To do ▸
Return every line of the records below verbatim, with no pictures in the copy.

Data in this exercise ▸
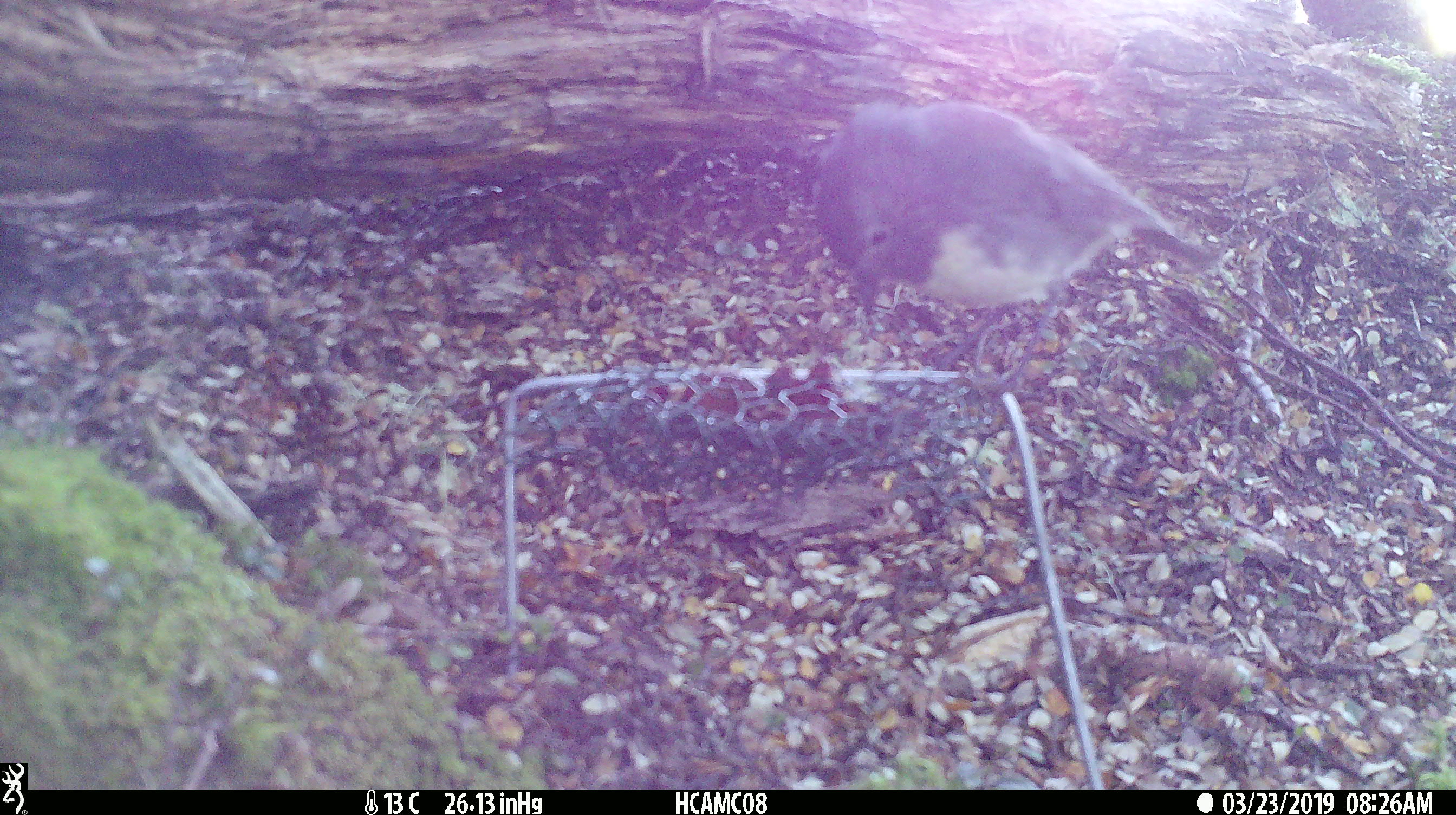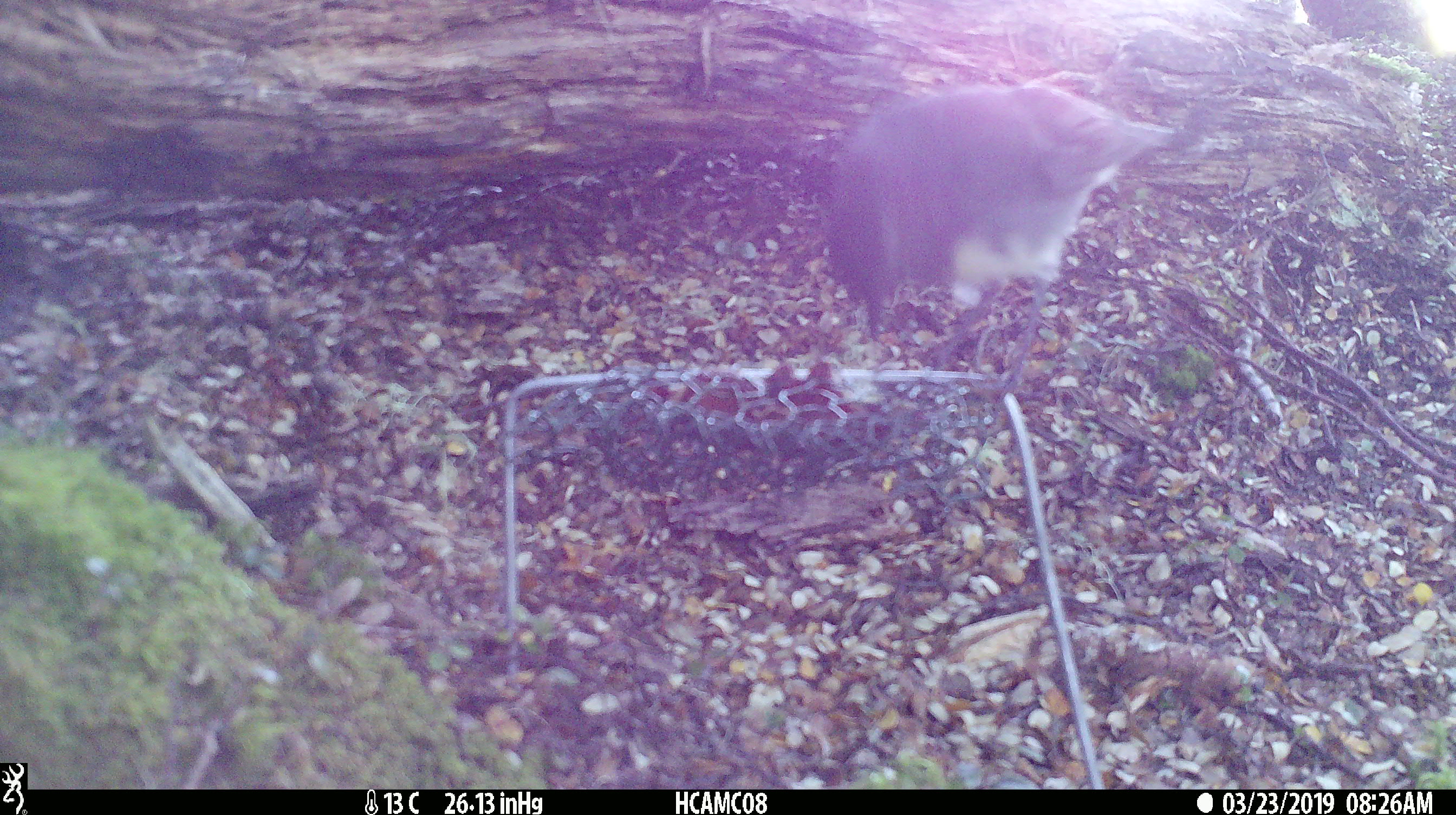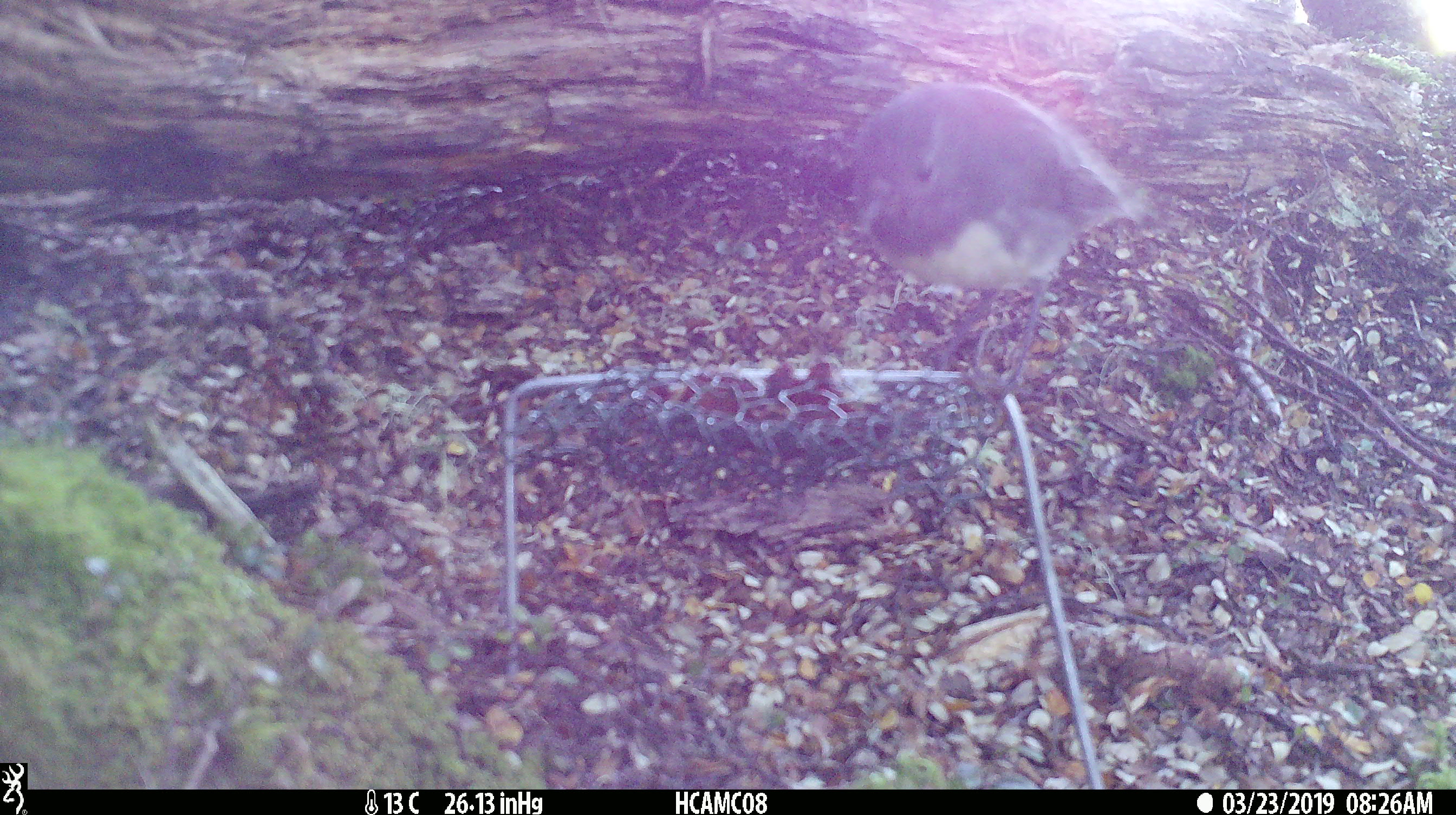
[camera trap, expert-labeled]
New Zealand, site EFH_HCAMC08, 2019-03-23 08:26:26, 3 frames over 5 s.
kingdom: Animalia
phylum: Chordata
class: Aves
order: Passeriformes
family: Petroicidae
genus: Petroica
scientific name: Petroica australis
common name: new zealand robin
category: robin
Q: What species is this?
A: Robin (new zealand robin) (Petroica australis).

Answer to this exercise ▸
[camera trap, expert-labeled]
New Zealand, site EFH_HCAMC08, 2019-03-23 08:26:26, 3 frames over 5 s.
kingdom: Animalia
phylum: Chordata
class: Aves
order: Passeriformes
family: Petroicidae
genus: Petroica
scientific name: Petroica australis
common name: new zealand robin
category: robin
Q: What species is this?
A: Robin (new zealand robin) (Petroica australis).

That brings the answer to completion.